Any medication with a soporific effect can be sold on the black market in the yard, but American convicts have also discovered a way to make their dreams especially vivid. Willing to risk equally believable nightmares, the men looking for a real trip inserted a wad of chewing tobacco between the gum and lip, right before going to sleep: The steady drip of nicotine has an effect on the subconscious, which holds sway at night. Over a lifetime of experience with nicotine, ingesting tobacco in every possible way (including the inhalation of snuff), I did not believe in this side effect. My own night with a dip in proved unlucky, in that I had a nightmare, rare for me. It was vivid enough to make me swear off further experimentation; I knew I was dreaming the horrors pursuing me, but could not wake. I certainly did not feel incarcerated that night, but also caught a tremendous scare. I never liked chaw anyway.
While scientists are still arguing over the true purpose of dreaming, let’s just agree that the part of our brains responsible for dreamtime is a slow learner. It took six months for prison to enter my dreams, a special honeymoon period that the other convicts were aware of and suggested I cherish. I dreamed of sundry family life: the warmth and safety totally missing from my life. Awakening from these whimsies was bittersweet, and I often lay in bed with my eyes closed, hoping things wouldn’t be what I knew they were. I could hear it all anyway.
The anxiety and fear that life in prison entails soon became frequent feature of my nights as well as my days. Cops, riots, betrayals, ambushes … my dreams circled around the extreme parts of my life, even during quiet interludes. If not exactly nightmares, they were dreams expressing discomfort. I never got used to prison; they lasted my entire decade. And they only disappeared six months after my release.
Since there is a lack of stimuli for convicts, often it was our desires that dreams relied on for the plot. When dieting, I dreamed of food I didn’t get to eat; when withdrawing, I was tempted by drugs I had never tried in the waking world. And of course, I dreamed of sex, like many a convict. And since we all shared the limited pornography, after the memories of carnal delights we’d actually once enjoyed had all been tapped, images from magazines like Buttman took their place. On any given night, the most popular porn stars (Belladonna, say) were visiting several of us; wet dreams, like in adolescence, returned, starring many of the same characters. Just like medieval monks visited by succubi, we were often ridden by Sasha Grey. Perhaps if the girls knew the pleasure they brought incarcerated men, they would consider their fields public service.

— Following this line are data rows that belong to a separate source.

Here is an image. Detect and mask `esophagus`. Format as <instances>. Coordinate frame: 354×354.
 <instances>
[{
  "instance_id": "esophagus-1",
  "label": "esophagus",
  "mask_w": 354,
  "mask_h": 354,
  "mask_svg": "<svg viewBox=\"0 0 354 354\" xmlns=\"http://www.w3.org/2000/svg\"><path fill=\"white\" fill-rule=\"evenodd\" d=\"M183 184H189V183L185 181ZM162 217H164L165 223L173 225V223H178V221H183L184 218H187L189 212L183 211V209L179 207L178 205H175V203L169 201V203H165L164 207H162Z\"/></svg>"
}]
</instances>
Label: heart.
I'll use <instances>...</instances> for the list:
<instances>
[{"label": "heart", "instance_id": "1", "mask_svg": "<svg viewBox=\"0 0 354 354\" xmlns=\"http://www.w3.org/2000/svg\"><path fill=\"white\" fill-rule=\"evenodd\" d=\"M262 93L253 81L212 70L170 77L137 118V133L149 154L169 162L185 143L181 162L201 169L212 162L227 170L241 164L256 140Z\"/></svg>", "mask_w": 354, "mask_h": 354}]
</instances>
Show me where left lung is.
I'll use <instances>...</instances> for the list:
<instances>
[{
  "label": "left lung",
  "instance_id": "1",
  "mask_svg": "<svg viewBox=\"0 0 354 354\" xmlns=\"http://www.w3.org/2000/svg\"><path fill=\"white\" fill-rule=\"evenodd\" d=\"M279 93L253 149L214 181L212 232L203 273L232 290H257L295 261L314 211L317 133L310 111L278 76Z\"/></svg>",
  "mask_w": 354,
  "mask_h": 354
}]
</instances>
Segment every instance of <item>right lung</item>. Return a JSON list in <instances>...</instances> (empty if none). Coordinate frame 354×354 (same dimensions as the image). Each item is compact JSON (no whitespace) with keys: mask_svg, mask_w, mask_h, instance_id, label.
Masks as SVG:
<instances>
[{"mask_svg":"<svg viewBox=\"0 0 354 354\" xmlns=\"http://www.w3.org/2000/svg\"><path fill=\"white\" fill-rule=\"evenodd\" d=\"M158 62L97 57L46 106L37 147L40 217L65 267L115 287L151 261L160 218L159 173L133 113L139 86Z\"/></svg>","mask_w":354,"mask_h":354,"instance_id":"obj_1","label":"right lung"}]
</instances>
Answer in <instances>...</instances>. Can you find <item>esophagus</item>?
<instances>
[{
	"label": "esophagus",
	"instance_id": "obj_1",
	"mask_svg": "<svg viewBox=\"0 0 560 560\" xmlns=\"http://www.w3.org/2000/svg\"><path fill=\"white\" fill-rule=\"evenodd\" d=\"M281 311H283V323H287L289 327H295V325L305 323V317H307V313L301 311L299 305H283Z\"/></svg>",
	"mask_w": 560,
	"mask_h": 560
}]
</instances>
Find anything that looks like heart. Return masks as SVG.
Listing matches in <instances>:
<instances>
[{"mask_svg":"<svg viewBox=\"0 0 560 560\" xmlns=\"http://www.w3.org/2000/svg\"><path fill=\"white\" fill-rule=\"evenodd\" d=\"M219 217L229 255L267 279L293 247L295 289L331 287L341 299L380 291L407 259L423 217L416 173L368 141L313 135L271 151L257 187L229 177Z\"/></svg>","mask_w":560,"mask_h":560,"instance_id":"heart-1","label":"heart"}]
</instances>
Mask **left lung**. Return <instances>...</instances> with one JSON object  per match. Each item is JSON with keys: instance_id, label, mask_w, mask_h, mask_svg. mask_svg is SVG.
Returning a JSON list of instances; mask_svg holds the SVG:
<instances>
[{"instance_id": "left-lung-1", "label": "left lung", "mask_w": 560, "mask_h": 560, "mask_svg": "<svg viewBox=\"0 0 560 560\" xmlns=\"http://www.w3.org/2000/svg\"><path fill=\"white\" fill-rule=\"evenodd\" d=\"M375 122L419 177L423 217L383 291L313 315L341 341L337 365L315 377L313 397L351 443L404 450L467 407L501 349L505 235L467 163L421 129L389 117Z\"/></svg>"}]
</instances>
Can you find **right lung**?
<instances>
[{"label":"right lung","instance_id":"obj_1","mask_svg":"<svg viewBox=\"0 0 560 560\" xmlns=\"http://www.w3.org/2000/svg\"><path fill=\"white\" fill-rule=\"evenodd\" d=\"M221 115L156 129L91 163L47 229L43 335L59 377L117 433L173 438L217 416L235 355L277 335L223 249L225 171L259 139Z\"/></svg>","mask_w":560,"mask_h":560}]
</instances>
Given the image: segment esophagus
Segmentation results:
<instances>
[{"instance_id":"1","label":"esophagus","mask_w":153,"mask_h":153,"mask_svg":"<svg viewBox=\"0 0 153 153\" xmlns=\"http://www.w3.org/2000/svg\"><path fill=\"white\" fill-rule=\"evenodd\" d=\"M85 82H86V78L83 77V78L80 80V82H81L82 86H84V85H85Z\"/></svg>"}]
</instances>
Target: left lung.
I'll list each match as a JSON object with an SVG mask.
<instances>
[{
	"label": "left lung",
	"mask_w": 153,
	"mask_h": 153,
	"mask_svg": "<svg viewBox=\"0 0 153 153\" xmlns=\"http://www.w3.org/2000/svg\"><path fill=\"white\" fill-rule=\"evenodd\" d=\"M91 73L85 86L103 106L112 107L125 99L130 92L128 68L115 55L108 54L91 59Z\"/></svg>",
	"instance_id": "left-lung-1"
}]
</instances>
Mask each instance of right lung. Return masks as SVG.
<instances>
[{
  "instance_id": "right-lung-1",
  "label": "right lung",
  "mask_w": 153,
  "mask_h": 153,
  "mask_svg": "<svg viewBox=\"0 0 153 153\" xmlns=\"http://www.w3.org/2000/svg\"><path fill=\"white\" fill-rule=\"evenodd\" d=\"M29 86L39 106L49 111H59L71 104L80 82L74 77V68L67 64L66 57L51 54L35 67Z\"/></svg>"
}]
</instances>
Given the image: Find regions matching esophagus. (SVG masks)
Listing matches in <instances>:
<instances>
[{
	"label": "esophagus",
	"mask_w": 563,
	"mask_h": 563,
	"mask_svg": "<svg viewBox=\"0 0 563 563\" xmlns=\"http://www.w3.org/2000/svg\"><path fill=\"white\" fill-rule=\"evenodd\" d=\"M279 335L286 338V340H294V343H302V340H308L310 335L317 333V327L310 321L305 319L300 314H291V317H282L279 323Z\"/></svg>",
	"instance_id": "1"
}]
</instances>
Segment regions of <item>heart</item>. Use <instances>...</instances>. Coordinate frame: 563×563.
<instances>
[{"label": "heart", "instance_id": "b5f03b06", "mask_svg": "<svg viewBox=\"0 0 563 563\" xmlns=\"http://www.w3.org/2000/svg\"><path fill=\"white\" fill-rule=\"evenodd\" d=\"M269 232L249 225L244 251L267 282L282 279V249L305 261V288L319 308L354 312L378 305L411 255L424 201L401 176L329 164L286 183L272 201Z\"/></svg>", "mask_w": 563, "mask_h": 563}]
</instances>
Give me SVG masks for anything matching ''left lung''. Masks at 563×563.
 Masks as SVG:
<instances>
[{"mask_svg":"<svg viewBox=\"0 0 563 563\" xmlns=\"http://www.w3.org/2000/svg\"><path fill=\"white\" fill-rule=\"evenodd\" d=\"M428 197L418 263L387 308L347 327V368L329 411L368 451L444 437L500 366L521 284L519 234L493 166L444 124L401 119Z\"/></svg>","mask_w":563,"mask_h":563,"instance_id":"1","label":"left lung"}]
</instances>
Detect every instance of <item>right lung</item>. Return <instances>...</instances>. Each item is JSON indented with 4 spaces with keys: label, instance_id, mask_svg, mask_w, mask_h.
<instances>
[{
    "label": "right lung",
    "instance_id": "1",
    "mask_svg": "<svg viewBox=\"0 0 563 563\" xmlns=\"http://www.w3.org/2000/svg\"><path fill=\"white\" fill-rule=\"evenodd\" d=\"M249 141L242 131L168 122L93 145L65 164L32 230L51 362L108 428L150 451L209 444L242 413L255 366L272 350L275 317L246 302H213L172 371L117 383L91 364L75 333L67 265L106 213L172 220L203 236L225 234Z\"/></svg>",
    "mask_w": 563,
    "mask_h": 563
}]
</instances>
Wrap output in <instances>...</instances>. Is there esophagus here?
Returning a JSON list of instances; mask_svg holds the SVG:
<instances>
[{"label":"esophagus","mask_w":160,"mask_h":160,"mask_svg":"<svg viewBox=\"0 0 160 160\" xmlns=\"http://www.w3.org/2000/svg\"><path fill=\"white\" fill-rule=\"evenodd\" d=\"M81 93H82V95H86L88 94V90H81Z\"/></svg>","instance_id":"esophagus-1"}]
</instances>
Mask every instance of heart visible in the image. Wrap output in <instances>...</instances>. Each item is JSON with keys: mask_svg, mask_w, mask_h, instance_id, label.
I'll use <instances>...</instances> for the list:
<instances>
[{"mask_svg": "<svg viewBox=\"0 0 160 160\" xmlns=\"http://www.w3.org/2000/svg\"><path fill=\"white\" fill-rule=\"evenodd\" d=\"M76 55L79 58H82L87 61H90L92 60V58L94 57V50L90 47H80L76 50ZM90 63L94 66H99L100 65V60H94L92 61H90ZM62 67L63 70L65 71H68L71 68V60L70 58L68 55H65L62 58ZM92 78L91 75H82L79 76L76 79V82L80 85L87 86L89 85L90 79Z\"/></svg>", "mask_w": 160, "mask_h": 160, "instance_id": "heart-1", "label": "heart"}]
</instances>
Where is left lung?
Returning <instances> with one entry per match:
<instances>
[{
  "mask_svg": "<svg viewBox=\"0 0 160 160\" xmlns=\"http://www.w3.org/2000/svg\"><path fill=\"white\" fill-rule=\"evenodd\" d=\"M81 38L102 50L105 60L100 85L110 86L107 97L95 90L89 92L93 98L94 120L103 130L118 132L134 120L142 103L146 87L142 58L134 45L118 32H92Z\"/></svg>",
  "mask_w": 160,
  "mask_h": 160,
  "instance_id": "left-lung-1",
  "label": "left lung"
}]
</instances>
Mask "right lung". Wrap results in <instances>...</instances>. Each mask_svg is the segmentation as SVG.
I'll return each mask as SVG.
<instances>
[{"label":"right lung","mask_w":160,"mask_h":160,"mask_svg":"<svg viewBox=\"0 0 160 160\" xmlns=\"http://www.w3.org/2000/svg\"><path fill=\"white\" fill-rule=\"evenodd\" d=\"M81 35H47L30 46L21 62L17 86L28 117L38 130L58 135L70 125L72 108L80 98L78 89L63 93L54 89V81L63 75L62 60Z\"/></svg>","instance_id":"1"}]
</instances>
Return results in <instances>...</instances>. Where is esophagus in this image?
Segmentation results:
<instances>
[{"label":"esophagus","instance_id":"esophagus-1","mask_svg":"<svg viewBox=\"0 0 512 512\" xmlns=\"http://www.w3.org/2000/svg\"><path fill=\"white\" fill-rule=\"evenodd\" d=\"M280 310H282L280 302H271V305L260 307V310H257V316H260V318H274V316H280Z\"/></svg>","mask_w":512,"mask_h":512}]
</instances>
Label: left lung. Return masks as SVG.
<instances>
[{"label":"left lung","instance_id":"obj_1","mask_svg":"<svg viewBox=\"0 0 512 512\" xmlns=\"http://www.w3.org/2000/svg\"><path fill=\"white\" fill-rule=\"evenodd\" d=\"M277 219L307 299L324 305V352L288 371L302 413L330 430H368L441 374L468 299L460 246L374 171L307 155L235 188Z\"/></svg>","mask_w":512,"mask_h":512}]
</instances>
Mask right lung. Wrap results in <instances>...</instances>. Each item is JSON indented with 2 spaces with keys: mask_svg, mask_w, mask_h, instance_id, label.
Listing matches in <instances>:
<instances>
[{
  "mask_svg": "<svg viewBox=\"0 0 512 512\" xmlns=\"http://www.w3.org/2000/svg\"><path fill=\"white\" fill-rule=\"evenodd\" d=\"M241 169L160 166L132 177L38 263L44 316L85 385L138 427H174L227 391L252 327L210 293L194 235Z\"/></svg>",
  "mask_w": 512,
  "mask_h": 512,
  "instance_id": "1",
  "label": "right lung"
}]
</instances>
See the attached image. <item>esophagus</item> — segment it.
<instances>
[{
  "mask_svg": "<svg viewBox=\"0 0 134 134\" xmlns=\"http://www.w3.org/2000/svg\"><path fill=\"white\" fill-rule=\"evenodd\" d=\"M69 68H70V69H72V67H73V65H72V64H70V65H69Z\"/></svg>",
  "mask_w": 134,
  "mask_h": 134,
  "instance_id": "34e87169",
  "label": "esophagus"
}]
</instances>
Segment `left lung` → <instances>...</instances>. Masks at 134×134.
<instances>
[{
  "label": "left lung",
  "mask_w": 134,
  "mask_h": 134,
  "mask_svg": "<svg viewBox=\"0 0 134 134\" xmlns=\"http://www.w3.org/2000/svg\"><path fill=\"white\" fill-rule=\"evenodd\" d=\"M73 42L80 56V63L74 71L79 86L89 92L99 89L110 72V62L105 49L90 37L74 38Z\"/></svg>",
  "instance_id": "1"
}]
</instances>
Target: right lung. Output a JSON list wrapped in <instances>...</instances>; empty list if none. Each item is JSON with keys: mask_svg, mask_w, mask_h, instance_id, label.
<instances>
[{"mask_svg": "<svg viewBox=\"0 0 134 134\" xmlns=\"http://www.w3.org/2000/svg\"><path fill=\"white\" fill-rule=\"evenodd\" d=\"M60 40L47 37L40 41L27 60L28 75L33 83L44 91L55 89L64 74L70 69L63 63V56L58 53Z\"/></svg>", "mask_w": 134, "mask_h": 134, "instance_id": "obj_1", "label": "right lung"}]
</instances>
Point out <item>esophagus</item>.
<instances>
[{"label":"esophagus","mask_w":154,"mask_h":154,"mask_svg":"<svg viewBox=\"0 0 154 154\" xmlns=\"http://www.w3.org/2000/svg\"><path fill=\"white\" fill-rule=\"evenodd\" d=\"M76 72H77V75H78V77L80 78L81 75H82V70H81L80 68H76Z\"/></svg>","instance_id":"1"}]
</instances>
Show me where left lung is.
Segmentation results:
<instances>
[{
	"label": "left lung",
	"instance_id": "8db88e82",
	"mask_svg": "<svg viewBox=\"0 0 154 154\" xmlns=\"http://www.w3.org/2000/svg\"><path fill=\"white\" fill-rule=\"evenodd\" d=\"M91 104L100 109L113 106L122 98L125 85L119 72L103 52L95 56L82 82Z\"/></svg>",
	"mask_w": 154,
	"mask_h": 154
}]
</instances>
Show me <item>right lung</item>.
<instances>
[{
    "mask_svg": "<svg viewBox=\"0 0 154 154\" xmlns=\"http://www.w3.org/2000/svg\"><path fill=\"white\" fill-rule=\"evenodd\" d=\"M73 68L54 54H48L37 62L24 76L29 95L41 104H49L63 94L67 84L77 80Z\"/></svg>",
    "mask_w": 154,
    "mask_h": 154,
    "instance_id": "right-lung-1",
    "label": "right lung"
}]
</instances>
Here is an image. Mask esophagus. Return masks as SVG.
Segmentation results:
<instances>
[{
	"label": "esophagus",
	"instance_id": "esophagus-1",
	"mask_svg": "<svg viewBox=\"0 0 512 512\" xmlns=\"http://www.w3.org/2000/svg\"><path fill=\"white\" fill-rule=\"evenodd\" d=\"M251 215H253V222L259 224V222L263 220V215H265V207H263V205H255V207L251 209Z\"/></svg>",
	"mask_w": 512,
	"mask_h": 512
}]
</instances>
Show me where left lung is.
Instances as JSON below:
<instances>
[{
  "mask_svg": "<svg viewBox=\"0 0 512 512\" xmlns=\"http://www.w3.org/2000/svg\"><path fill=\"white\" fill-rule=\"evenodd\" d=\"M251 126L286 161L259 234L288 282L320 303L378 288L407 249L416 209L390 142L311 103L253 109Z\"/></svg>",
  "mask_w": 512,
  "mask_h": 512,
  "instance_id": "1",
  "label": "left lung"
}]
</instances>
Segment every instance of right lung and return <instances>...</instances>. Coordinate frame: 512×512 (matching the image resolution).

Naturally, while both fast asleep and wide awake, we dreamed of escape. Every prisoner daydreams of it when a breach in security appears. At night, however, I dreamed I was released, but expected to come back and was running late. Furloughs have lost their appeal in most states: Michael Dukakis was punished by voters in 1988 for one he granted while serving as governor of Massachusetts. Willy Horton’s 1986 rape and murder committed during a weekend of liberty tolled the death of the practice; the political risk became clear, while the benefits of compassion toward men who couldn’t even vote sealed the deal. For those with little chance at parole, like the two men who recently escaped from Clinton CF, the absence of anything to hope for leaves only desperation. Night becomes a time of meticulous preparation, followed by risks taken, and finally the act of getting around the night counts. The escapees left a note saying, “Have a nice day” with the dummies that mimicked their sleeping forms, but you can guess that the prisoners who didn’t escape won’t be having very nice nights: Standing counts will be the only the beginning. If precedent allows predictions, the pair can expect to get caught. They’ll be brought back, but never forgotten.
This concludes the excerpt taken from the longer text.